W długi weekend turyści tłumnie wyruszyli w góry. My zaś postanowiliśmy oderwać się od obowiązków po dość intensywnym miesiącu i wybrać mało uczęszczany szlak. A ponieważ ostatnio upodobaliśmy sobie Słowację, na mapie natknęliśmy się na ciekawą wieżę widokową. Naszym celem była miejscowość Nová Bystrica. Stamtąd prowadzi do wieży stosunkowo krótka, lecz wymagająca trasa – zwłaszcza w upalny dzień. Sama konstrukcja liczy aż 25 metrów wysokości, jest metalowa, a na górny taras prowadzą kratkowane schody. To kolejna z odwiedzonych przez nas w ostatnim czasie słowackich wież, którą zdecydowanie odradzamy osobom z lękiem wysokości. Z górnego tarasu wieży widokowej rozpościerają się wspaniałe panoramy – mnie w szczególności zachwycił widok na położoną w Beskidzie Żywieckim Wielką Rycerzową. Mimo że był długi weekend, na szlaku nie spotkaliśmy żywej duszy, a przy samej wieży spędziliśmy około godziny – spotkaliśmy tylko jedną rodzinę.
Trasa: Nová Bystrica (poza szlakiem) – Rozhľadňa Nová Bystrica – powrót tą samą trasą
Dystans: około 5 km*
Czas przejścia: około 2,5 h*
Minimalne wzniesienie: 638 m
Maksymalne wzniesienie: 955 m
*w obie strony
Nová Bystrica parking
Samochód zostawiliśmy na dość dużym, bezpłatnym parkingu nieopodal skansenu w Zubrzycy Górnej (dokładne parametry GPS parkingu podaję poniżej).
Na parkingu wiele miejsc było zajętych przez samochody i autokary, ale znalezienie wolnego nie stanowiło problemu.

Z parkingu musieliśmy się cofnąć drogą, którą przyjechaliśmy jakieś 600 metrów. Szliśmy wzdłuż torów kolei wąskotorowej. Na początku maja mieliśmy przyjemność wybrać się na przejażdżkę wąskotorową koleją Orawskiej Kolei Leśnej. Relację z tej wycieczki znajdziesz pod tym linkiem: Wąskotorowa Orawska Kolej Leśna – Przełęcz Beskyd i wieża widokowa.
Minęliśmy źródełko i po tych 600 metrach skręciliśmy w prawo, wchodząc na pnącą się leśną drogę.

━━━━━━━━━━━━━━━━

TREŚĆ POLECENIA
Przedłuż relację z wyprawy na wieżę widokową w Novej Bystricy o dalszy ciąg, zaczynając po zdaniu o skręcie w prawo na leśną drogę. Linijki poniżej pochodzą z zupełnie innego źródła niż relacja.

MATERIAŁ
━━━━━━━━━━━━━━━━

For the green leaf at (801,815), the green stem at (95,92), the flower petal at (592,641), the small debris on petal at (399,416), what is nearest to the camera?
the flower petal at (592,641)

━━━━━━━━━━━━━━━━

WYNIK ĆWICZENIA
Droga ta prowadziła pod górę przez dłuższy czas – przez około 300 metrów. Temperatura tego dnia była wysoka; dobrze, że zabraliśmy na wycieczkę więcej picia i krem z filtrem. Na tym odcinku trasy zalegały pojedyncze zwalone drzewa.
1 km – Doszliśmy do rozwidlenia, na którym wybraliśmy ścieżkę prowadzącą w lewo. Po chwili przecięliśmy szeroką drogę i czekało nas kolejne podejście, wymagające więcej wysiłku. Ten wymagający odcinek mierzył około 200 metrów.
1,6 km – Po tym, jak wdrapaliśmy się na górę, droga zawinęła w prawo. Przez moment było nieco łagodniej. W oddali zza drzew wynurzała się Fatra. Doskonale widać było również krętą drogę, którą przemierzaliśmy samochodem, jadąc na parking.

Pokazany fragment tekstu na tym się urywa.